Enquête réalisée auprès de Stéphane Hénon, Directeur Général du Groupe Loxam

 

Une internationalisation qui s’est avérée clef dans la crise

Le Groupe Loxam a engagé en 2017 une internationalisation de son activité, qui a rééquilibré la part de la France ainsi passée de plus de 80% en 2017 à 40% en 2020. Une diversification géographique qui s’est avérée salvatrice, grâce à des impacts différenciés de la crise du Covid-19 selon les implantations géographiques du Groupe.

« Le Groupe a été différemment touché, à la fois en termes de géographie et de calendrier. La France, l’Espagne, l’Italie ont été touchées à peu près au même moment. Cela fût violent et immédiat, avec une fermeture des chantiers et un confinement de la population ». Les mesures prises par le Groupe dans ces trois pays ont été similaires, en s’adaptant à ce qu’il était possible de faire, notamment en matière d’activité partielle « qui constitue une mesure que tous ces gouvernements ont peu ou prou activée ». Une situation aujourd’hui similaire au Royaume-Uni et en Belgique. « En Europe du Nord et en Europe de l’Est, l’impact est très différent, à commencer par l’Allemagne ou les Pays-Bas qui ont finalement été très peu touchés. Le confinement est quasi inexistant aux Pays-Bas, les chantiers n’ont pas forcément été arrêtés et l’activité de la construction est finalement peu touchée ». Une situation similaire dans les pays nordiques, « avec néanmoins une caractéristique : il n’y a plus dans ces pays d’ouverture de nouveaux chantiers, qui ont été mis en stand-by et laissent prévoir un impact de la crise plus tardif, probablement après l’été ». Au Moyen-Orient, la baisse de l’activité du Groupe, enclenchée avant la crise « pour des raisons politico-économiques » n’a pas été particulièrement amplifiée par la crise sanitaire, « malgré des mesures de couvre-feu dans pratiquement tous les pays ».

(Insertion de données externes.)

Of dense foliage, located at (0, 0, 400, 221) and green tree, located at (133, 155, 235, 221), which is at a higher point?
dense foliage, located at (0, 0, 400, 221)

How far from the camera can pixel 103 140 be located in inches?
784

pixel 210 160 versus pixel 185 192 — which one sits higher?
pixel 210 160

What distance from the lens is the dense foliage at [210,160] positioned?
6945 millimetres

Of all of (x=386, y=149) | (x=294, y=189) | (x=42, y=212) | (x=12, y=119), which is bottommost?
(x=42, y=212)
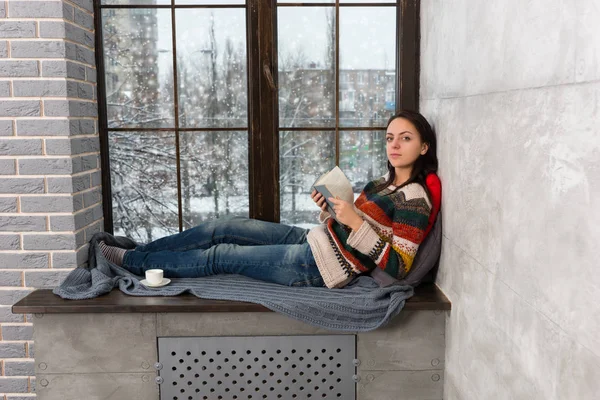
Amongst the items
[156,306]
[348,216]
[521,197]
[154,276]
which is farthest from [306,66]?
[521,197]

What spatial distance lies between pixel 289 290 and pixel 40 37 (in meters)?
1.44

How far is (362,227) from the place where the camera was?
2.29 metres

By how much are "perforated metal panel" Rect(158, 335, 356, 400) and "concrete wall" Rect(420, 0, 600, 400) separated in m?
0.43

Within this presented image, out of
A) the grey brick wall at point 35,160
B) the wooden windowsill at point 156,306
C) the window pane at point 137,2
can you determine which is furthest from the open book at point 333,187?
the window pane at point 137,2

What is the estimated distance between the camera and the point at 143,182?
293 cm

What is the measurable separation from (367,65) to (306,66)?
0.29 m

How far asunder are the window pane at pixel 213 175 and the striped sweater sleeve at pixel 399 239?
2.71 ft

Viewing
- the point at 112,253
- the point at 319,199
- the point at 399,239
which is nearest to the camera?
the point at 399,239

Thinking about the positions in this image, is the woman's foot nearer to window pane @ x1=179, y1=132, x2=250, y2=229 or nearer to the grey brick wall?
the grey brick wall

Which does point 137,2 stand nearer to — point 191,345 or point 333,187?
point 333,187

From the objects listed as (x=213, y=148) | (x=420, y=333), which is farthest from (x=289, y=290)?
(x=213, y=148)

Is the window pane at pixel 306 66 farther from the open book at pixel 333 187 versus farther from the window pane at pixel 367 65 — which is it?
the open book at pixel 333 187

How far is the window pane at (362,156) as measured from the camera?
290cm

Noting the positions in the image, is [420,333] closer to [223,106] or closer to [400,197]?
[400,197]
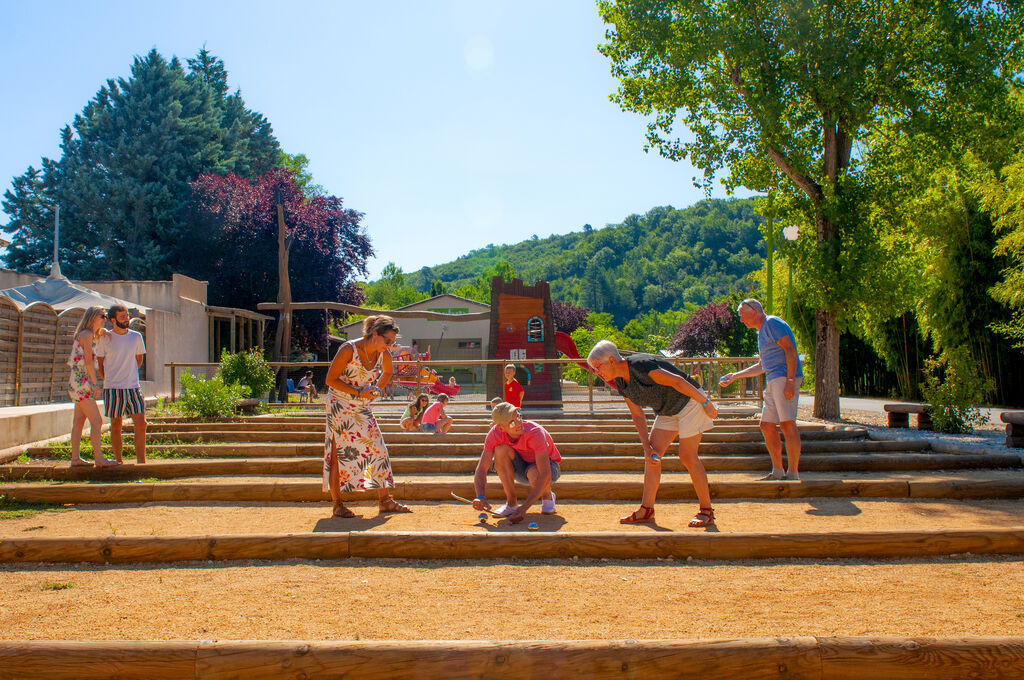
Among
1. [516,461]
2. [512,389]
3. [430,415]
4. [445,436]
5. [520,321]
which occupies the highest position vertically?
[520,321]

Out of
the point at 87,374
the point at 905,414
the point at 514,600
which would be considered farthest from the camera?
the point at 905,414

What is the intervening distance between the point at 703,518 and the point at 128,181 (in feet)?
122

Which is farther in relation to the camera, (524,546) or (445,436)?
(445,436)

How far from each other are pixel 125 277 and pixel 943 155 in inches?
1374

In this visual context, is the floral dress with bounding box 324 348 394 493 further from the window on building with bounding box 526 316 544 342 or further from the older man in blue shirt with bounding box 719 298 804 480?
the window on building with bounding box 526 316 544 342

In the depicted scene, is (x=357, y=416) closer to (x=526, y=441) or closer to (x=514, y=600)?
(x=526, y=441)

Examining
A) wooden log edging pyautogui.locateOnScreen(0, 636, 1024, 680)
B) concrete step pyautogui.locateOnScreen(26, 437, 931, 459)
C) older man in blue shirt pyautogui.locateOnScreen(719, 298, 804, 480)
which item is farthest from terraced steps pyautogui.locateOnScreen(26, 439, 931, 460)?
wooden log edging pyautogui.locateOnScreen(0, 636, 1024, 680)

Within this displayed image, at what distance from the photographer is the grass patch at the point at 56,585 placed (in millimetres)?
4539

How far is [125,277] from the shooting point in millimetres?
36656

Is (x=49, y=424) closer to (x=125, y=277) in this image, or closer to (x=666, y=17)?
(x=666, y=17)

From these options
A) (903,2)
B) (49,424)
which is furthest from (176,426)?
(903,2)

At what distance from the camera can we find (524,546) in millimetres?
5195

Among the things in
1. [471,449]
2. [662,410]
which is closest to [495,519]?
[662,410]

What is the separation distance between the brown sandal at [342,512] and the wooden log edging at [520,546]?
1140mm
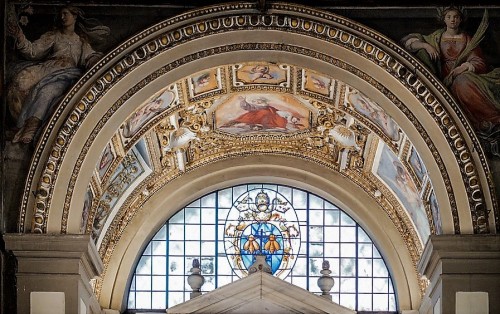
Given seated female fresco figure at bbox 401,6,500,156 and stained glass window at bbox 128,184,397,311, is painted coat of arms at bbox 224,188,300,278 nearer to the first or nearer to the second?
stained glass window at bbox 128,184,397,311

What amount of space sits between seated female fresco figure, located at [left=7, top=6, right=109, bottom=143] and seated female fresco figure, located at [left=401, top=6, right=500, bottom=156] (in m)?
4.62

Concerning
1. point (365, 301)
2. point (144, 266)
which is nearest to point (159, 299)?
point (144, 266)

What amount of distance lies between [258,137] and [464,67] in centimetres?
575

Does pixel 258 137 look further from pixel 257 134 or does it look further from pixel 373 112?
pixel 373 112

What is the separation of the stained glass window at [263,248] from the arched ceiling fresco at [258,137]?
107cm

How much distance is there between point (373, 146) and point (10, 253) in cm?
678

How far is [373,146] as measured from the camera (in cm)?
2572

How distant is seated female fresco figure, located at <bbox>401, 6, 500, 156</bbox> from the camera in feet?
73.1

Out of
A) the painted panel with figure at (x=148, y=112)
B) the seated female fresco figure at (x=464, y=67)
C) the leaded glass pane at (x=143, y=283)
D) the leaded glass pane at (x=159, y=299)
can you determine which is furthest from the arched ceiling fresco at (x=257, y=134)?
the leaded glass pane at (x=159, y=299)

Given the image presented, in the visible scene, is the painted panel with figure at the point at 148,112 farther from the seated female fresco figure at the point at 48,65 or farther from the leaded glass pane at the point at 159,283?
the leaded glass pane at the point at 159,283

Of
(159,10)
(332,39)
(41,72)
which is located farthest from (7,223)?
Result: (332,39)

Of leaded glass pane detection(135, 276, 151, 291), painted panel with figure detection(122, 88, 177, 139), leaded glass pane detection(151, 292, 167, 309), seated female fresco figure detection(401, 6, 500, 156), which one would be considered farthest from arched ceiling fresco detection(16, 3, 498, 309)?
leaded glass pane detection(151, 292, 167, 309)

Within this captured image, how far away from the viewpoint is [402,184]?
84.2 feet

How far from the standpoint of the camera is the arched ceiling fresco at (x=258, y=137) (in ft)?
78.6
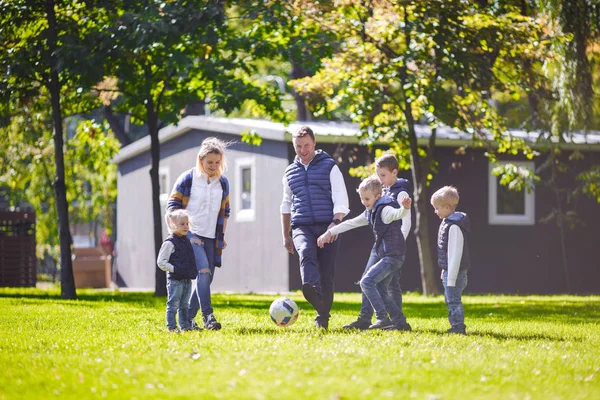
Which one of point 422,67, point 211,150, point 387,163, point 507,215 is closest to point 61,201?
point 422,67

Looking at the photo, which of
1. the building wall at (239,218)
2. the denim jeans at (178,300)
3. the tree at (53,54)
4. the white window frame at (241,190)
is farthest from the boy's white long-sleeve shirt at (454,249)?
the white window frame at (241,190)

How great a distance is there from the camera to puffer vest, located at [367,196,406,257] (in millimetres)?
9648

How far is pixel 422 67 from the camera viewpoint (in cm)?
1812

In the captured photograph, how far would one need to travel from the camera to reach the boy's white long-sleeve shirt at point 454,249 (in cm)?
945

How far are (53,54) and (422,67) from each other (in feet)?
21.1

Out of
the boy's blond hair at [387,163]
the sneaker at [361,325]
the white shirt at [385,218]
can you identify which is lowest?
the sneaker at [361,325]

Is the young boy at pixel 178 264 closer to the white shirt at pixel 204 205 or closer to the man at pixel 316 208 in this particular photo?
the white shirt at pixel 204 205

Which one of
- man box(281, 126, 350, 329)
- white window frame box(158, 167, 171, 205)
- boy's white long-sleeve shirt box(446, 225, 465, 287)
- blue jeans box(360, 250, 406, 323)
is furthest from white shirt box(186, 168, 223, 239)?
white window frame box(158, 167, 171, 205)

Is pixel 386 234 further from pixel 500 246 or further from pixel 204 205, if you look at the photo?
pixel 500 246

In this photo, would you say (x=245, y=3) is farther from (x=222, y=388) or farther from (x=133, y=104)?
(x=222, y=388)

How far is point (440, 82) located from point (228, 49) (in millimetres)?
3728

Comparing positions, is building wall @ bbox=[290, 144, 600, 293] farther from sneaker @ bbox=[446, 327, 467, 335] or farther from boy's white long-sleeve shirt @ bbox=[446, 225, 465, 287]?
boy's white long-sleeve shirt @ bbox=[446, 225, 465, 287]

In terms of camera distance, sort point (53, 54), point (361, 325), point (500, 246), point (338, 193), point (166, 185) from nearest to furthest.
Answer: point (338, 193) → point (361, 325) → point (53, 54) → point (500, 246) → point (166, 185)

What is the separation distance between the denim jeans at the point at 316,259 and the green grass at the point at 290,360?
415mm
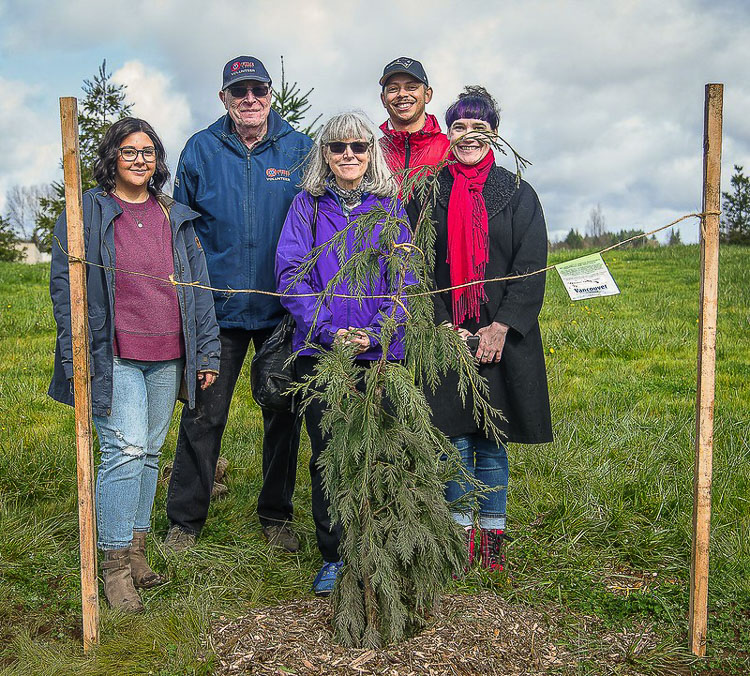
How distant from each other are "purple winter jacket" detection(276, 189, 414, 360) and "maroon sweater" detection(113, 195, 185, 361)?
0.58m

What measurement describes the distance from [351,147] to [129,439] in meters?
1.82

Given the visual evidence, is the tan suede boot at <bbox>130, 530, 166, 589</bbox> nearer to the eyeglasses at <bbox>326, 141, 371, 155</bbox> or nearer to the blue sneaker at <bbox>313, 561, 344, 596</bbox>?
the blue sneaker at <bbox>313, 561, 344, 596</bbox>

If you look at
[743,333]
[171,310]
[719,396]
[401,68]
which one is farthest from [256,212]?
[743,333]

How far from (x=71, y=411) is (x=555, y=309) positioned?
6.80m

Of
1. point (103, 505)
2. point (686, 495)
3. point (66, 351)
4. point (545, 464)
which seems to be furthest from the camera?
point (545, 464)

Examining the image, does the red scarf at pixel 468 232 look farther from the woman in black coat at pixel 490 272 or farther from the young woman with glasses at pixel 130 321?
the young woman with glasses at pixel 130 321

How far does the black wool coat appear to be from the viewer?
4000 mm

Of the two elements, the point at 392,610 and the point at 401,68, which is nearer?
the point at 392,610

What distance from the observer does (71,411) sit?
6.99m

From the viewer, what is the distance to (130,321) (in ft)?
12.4

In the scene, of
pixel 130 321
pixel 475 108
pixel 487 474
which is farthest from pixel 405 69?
pixel 487 474

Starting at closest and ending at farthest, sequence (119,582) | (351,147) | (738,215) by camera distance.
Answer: (351,147) → (119,582) → (738,215)

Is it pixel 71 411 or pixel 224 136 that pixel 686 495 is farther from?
pixel 71 411

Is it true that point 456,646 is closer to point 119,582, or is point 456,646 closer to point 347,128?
point 119,582
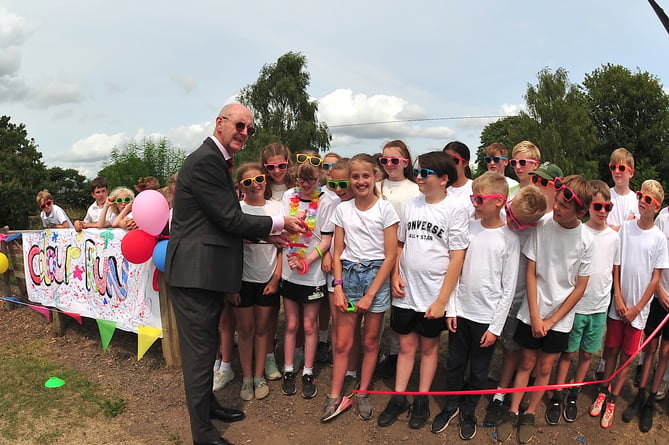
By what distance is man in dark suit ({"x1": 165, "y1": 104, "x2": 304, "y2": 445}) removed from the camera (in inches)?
121

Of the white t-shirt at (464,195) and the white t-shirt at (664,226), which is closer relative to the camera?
the white t-shirt at (464,195)

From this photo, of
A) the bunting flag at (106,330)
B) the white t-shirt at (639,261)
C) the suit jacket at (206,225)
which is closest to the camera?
the suit jacket at (206,225)

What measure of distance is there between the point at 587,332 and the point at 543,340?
1.51 feet

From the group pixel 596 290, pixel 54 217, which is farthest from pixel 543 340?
pixel 54 217

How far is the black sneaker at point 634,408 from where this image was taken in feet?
11.8

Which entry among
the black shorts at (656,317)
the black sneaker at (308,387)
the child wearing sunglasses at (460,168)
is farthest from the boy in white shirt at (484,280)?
the black shorts at (656,317)

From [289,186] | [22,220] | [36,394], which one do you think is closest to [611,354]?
[289,186]

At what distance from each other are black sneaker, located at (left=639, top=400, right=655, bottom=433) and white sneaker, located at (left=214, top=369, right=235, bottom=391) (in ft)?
11.4

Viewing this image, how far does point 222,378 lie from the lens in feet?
13.9

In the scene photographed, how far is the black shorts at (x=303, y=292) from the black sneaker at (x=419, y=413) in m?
1.14

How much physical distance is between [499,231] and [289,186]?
1.94 meters

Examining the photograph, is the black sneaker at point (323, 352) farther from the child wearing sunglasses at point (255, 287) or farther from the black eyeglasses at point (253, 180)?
the black eyeglasses at point (253, 180)

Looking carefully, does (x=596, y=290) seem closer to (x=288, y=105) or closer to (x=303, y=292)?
(x=303, y=292)

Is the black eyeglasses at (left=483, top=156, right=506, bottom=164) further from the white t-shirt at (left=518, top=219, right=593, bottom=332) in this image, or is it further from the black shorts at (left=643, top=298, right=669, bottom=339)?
the black shorts at (left=643, top=298, right=669, bottom=339)
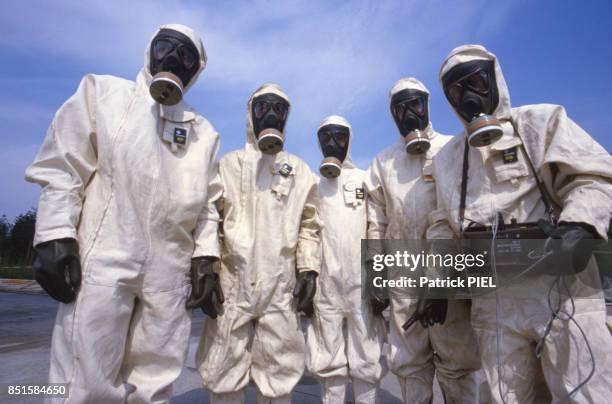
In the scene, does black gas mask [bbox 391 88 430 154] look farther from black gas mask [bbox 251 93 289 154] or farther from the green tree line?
the green tree line

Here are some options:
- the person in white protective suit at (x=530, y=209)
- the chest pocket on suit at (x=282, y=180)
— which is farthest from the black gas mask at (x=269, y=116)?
the person in white protective suit at (x=530, y=209)

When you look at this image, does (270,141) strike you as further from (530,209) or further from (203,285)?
(530,209)

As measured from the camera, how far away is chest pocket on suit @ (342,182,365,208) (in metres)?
3.11

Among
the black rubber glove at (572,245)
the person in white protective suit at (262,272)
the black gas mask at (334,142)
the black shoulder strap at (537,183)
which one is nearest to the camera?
the black rubber glove at (572,245)

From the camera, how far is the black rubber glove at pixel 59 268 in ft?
5.21

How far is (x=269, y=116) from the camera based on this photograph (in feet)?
8.61

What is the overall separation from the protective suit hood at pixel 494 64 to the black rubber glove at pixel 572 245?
0.72 meters

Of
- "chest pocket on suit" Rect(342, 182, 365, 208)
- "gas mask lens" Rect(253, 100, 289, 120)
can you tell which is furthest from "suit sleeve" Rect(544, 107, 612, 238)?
"gas mask lens" Rect(253, 100, 289, 120)

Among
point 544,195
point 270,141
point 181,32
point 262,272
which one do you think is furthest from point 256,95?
point 544,195

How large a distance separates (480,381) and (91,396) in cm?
264

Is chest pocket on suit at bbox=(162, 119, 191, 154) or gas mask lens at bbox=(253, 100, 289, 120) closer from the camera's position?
chest pocket on suit at bbox=(162, 119, 191, 154)

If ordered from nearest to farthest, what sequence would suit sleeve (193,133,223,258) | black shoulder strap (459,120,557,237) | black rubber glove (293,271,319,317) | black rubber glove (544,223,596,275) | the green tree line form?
black rubber glove (544,223,596,275) → black shoulder strap (459,120,557,237) → suit sleeve (193,133,223,258) → black rubber glove (293,271,319,317) → the green tree line

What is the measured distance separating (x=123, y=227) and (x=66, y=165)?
402 millimetres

Face à ces divergences marquées, le Groupe a assuré le pilotage d’une gestion de crise locale et la mise en place de mesures générales garantissant la pérennité financière de l'entreprise, le partage des bonnes pratiques et le renforcement de la communication en interne afin d’assurer le maintien du lien avec les collaborateurs. Les décisions opérationnelles propres à chaque pays, jugées comme n’étant pas du même ordre dans tous les pays, ont, pour leur part, été laissées aux directeurs locaux du Groupe.

 

En France, un arrêt des chantiers brutal, général et de longue durée qui a pénalisé l’activité du Groupe

« En France, le choc a été soudain, violent et inattendu. Notre marché principal, la construction, s’est retrouvé mis à l’arrêt de façon immédiate avec l’arrêt de quasiment tous les chantiers en l’espace d’une semaine. Notre activité a, en moins d’une semaine, chuté de 90%, alors même que la sortie de l’hiver est une période soutenue pour les travaux publics ». Un arrêt généralisé en partie dû à la décision des « majors » du BTP d’arrêter les chantiers, confrontés notamment à des besoins non satisfaits en matière d’équipements de protection individuelle (EPI), à la mise en place des modes opératoires à respecter sur les chantiers (initiés par le guide de l’OPPBTP) ou encore à des problématiques de disponibilité de la main d’œuvre, « dont une partie, étrangère, est retournée se confiner dans son pays, sans parvenir aujourd’hui à en revenir, sans compter les compagnons qui voient un risque dans la reprise d’activité ». Un arrêt des chantiers qui a eu des implications logistiques pour le Groupe, qui a dû récupérer les matériels dont les clients n’avaient plus l’usage et sécuriser ceux qui avaient vocation à demeurer sur les chantiers. Le Groupe a également dû prendre des mesures pour sécuriser son réseau d’agences, dont l’intégralité a dû être fermé. « Nous avons placé en conséquence 80% de l’effectif au chômage partiel, à l’exception des responsables d’agences qui travaillent à distance afin d’assurer une continuité de service ».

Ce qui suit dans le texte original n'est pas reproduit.